In 2020, China was the lead producer of over 30 crops, including wheat, rice, tomatoes and potatoes. Rice was the star child though, producing 353.1 million tons (mainly for local consumption). China is also the largest producer of eggs (29.8M tons), but is pipped at the post on the exporting front by the Netherlands.
Though it was first cultivated in Central America and Mexico, corn is grown on all continents today, excluding Antarctica. The US is currently the top producer, producing 32% of world supply and exporting to 73 countries, followed by China and Brazil. Together, these three countries produced about two-thirds of the world’s corn.
Potatoes were first domesticated in the Andes, introduced to Europe by Spanish explorers, and from there, cultivation spread worldwide. Today, South American countries produce only 5% of the world’s potatoes.
Although not a heavy component in Chinese cuisine, the country is the biggest producer (78.1M tons), followed by India (51.3M tons), while Ukraine and Russia account for one-tenth of world production, again spiking prices of many processed foods, including the world’s most popular snack, potato chips (crisps).
Debunking the COOL approach?
Country of Origin Labelling (COOL) is a label that is quickly gaining traction among consumers who want to know where their food comes from, however, advancing tech and processes in the agricultural sector over the past 50 years has essentially muddled the water.
Globalisation has seen a big shift in the cultivation and exportation of foods worldwide.
A 2016 study in Proceedings of the Royal Society B revealed how advancing agri-tech has connected countries, either through ‘foreign’ crop cultivation or consumption. Today, almost 70% of national food supplies are derived from crops that originated ‘far, far away’ (or their wild relatives). Russian scientist N.I. Vavilov grouped the centres of origin to Central America and Mexico; parts of the Andes, Chile and Brazil-Paraguay; the Mediterranean; the Near East; Ethiopia; Central Asia; India; China; and Indo-Malaysia.
For example, wheat was initially cultivated in the Mediterranean and Central and West Asia, but is today produced in over 100 countries and ranked as the biggest commodity for over 14 of them.
Tomatoes are another example, originating from the Andes. However, the biggest producers today are China, Turkey and India, while the Netherlands (far, far away) is the biggest exporter.
In fact, analysis of FOA data revealed the production of crops worldwide has increased by over 53% over the past 20 years, reaching a record high of 9.8 billion tons in 2020.
However, while a plethora of agricultural commodities are produced worldwide, only four accounted for half of the world’s agricultural production in 2019.
Since the start of agriculture 10,000 years ago, a large number of crops have been domesticated. However, not all crops are equal in status, with some playing a far more important role in providing food security, such as wheat, corn, rice and potatoes.

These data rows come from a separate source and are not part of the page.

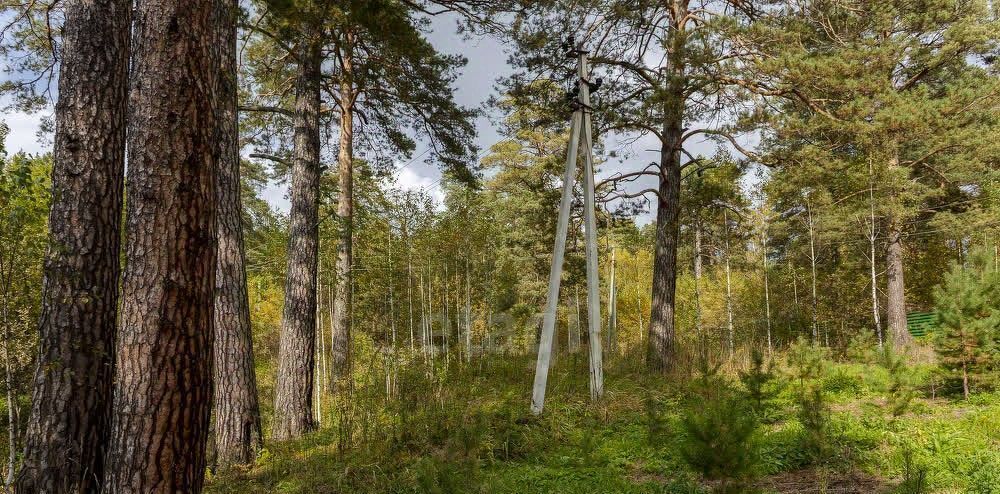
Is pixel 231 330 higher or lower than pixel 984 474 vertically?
higher

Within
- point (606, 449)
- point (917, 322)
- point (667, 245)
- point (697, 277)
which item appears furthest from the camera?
point (697, 277)

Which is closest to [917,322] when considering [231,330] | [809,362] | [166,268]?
[809,362]

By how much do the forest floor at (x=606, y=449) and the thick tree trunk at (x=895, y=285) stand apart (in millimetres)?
6569

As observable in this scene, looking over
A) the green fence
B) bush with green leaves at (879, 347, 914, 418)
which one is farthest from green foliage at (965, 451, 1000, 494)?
the green fence

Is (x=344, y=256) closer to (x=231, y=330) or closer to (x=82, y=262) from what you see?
(x=231, y=330)

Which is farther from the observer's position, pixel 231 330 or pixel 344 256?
pixel 344 256

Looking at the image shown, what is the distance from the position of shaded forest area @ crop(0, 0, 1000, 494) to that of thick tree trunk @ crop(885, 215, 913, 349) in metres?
0.08

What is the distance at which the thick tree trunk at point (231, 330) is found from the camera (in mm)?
4906

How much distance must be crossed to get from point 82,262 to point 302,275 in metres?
3.00

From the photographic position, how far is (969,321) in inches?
214

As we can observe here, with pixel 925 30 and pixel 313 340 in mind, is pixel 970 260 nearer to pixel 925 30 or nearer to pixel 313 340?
pixel 925 30

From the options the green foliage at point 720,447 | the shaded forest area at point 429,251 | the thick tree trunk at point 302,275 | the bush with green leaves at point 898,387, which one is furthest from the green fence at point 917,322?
the thick tree trunk at point 302,275

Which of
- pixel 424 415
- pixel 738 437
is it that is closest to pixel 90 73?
pixel 424 415

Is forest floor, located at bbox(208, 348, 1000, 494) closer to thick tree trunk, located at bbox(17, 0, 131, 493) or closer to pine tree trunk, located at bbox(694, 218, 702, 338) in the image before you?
thick tree trunk, located at bbox(17, 0, 131, 493)
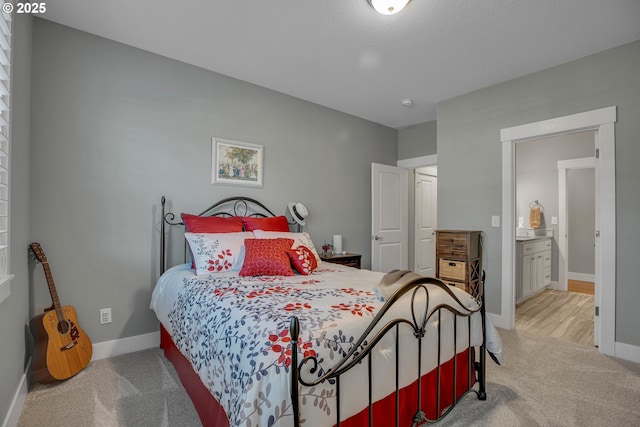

At the same time, the globalisation efforts of the past century has created a far-flung food production system, sending spores of wheat from its centre of origin near what is now Iraq to more than 120 countries worldwide, ears of corn from Central America and Mexico to over 165 countries, and the spud’s humble beginnings in the Andes to the distant shores of China, India, Europe and the US.
However, once again the playing field is not level, with just a handful accounting for the the world’s total agricultural output.